The king chuckled, "No, no."

Oru shrugged. "All right. What's the issue?"

The lion explained what had happened. The canine couldn't perk his floppy ears, but he was clearly focused nonetheless. The lion felt better just having an ear to listen that was as sensitive and mentally thorough as the degree-holding dog.

When he was done, he added, "Mao has always been . . . a bit bristly in general, really. He's conversational enough, most days, but when anything personally upsetting comes up, he totally withdraws."

The dog nodded. "Believe it or not, he's the same way, even in therapy. I get the feeling that his initial visit was, by circumstances, sort of 'forced' out of him, you know? He says his battle partner pestered him about it a lot. That's never a good foot to get off on. People who have outside factors bringing them to sessions are often more reluctant, because they're embarrassed. I've seen it too, with people whose family talks them into it, and it doesn't feel like one hundred percent their decision. I don't know if it would have been better if he had freely chosen to try it himself, and it doesn't ultimately matter because we can't change the past, but I can't help wondering."

"Well, he is pretty prideful person, too," the lion said. "Which, you know, I'm not trying to insult him that way, either. I know plenty of nobles who are far more on the self-absorbed end than he is! And objectively, they have less to be egoistic about! _Can **_they** slay a dragon without batting an eye?" the lion snickered.

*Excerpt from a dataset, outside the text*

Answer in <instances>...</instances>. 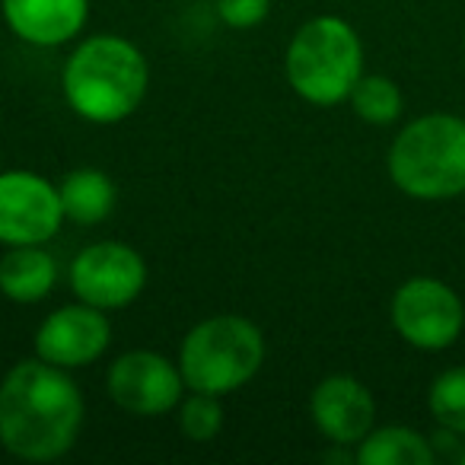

The dog took another minute to think about the king's problem.

"That definitely is odd," he said, "Consciously controlling purring. I've obviously heard of many iterations of people suppressing emotions," the therapist indicated, "but that just seems . . . particularly troubling? Maybe it's not that difficult? I have no idea, since I can't do it."

"Me neither," the lion said.

"Oh really?" Oru blinked. "But you're a cat, too. Can only cats his size do it?"

"The subfamily of big cats like myself, Patherinae, cannot do it. Except for cheetahs. The other two subfamilies and all their genuses can, as far as I know. The anatomy of a cat's mouth can either be dedicated to roaring, or purring. It cannot do both."

"Huh, that's interesting."

The lion honestly would've much preferred purring. It was so cute! The effeminate man liked the idea. He even envied Mao, he reflected. Oru knew this about the king: roaring was an emotionally complicated topic for him.

"We're having another session well before your next meeting. Do you want me to just talk to him about it?"

The noble grimaced. "I'd hate to impose on you that way, my friend."

"It's no trouble," the calm dog said with a smile.

"I especially don't want this to interfere with our trip coming up, where he's been invited to showcase as a dragon gladiator."